■ Task brief
Begin at the line containing "Considering the items" and give again every line to the end of the records, exactly, without the pictures.

■ Provided data
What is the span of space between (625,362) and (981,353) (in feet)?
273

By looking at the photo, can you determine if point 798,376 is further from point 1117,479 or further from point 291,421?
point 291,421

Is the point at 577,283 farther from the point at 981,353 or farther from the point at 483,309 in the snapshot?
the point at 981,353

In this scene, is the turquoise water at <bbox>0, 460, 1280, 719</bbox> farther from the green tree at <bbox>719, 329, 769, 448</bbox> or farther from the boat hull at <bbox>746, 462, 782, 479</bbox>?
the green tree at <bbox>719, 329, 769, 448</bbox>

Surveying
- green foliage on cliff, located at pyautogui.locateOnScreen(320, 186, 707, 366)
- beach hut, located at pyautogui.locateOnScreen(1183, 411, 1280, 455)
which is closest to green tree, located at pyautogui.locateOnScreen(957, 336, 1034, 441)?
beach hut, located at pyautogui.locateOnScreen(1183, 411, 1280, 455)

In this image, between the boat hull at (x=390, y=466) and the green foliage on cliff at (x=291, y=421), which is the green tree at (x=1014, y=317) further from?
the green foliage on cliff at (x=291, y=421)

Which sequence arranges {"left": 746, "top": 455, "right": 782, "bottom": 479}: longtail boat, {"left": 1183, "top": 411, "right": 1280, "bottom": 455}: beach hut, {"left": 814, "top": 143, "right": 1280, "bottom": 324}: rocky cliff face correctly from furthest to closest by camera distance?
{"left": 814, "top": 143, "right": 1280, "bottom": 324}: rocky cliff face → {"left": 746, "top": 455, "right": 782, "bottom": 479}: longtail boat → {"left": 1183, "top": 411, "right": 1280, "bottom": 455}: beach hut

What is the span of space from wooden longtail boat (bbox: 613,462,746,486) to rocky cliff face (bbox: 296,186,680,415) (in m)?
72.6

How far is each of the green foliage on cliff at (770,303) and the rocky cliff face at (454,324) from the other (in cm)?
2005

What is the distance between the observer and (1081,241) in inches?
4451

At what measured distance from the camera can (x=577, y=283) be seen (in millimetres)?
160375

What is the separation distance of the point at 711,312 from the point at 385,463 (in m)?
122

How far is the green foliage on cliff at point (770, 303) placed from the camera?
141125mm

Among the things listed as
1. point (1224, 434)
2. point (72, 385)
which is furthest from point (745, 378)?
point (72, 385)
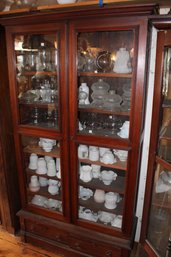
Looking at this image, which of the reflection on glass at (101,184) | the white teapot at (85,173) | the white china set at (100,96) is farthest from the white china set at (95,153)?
the white china set at (100,96)

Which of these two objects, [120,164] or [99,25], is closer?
[99,25]

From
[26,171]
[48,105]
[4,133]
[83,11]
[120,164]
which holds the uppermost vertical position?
[83,11]

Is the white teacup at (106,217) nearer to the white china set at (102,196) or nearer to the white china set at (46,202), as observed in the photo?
the white china set at (102,196)

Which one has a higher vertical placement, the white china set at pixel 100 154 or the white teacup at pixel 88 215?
the white china set at pixel 100 154

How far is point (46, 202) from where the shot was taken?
78.2 inches

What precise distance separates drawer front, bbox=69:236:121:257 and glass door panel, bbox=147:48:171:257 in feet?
1.01

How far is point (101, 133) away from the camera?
Result: 155 centimetres

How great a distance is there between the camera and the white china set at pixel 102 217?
1.70 metres

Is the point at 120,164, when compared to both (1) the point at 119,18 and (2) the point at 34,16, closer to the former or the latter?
(1) the point at 119,18

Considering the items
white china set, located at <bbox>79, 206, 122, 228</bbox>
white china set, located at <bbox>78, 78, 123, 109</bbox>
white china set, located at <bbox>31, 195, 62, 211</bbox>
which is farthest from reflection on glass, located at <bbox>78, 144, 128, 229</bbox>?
white china set, located at <bbox>78, 78, 123, 109</bbox>

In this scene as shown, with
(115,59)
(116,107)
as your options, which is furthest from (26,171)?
(115,59)

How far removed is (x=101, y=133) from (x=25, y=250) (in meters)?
1.36

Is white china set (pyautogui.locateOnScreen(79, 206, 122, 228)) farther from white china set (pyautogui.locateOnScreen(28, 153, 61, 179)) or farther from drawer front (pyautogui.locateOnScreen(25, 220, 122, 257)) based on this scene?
white china set (pyautogui.locateOnScreen(28, 153, 61, 179))

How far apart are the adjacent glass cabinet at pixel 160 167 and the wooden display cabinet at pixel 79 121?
4.1 inches
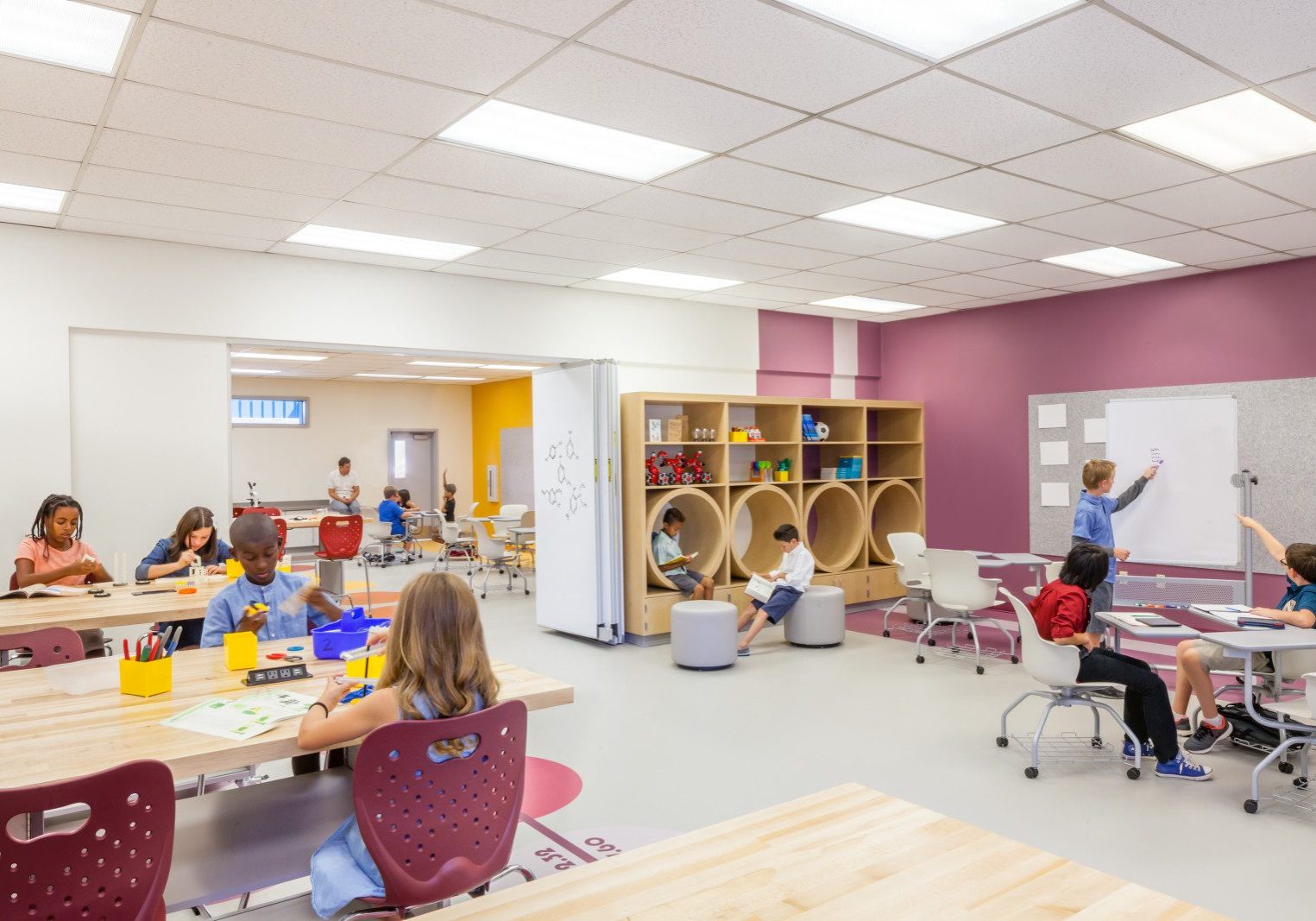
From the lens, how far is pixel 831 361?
920cm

■ Result of this exercise
Considering the items
white china set, located at <bbox>79, 206, 122, 228</bbox>
white china set, located at <bbox>78, 78, 123, 109</bbox>
white china set, located at <bbox>31, 195, 62, 211</bbox>
which is farthest from reflection on glass, located at <bbox>78, 144, 128, 229</bbox>?
white china set, located at <bbox>78, 78, 123, 109</bbox>

In this scene as shown, with
(115,59)
(116,107)
as your options, which is furthest from (26,171)?
(115,59)

How far removed is (x=101, y=133) from (x=25, y=250) (in meters)?
1.36

Is white china set (pyautogui.locateOnScreen(79, 206, 122, 228)) farther from white china set (pyautogui.locateOnScreen(28, 153, 61, 179)) or farther from drawer front (pyautogui.locateOnScreen(25, 220, 122, 257)) based on this scene?
white china set (pyautogui.locateOnScreen(28, 153, 61, 179))

How far apart are the adjacent glass cabinet at pixel 160 167 and the wooden display cabinet at pixel 79 121?
4.1 inches
From the lens, how far is pixel 831 361?
920cm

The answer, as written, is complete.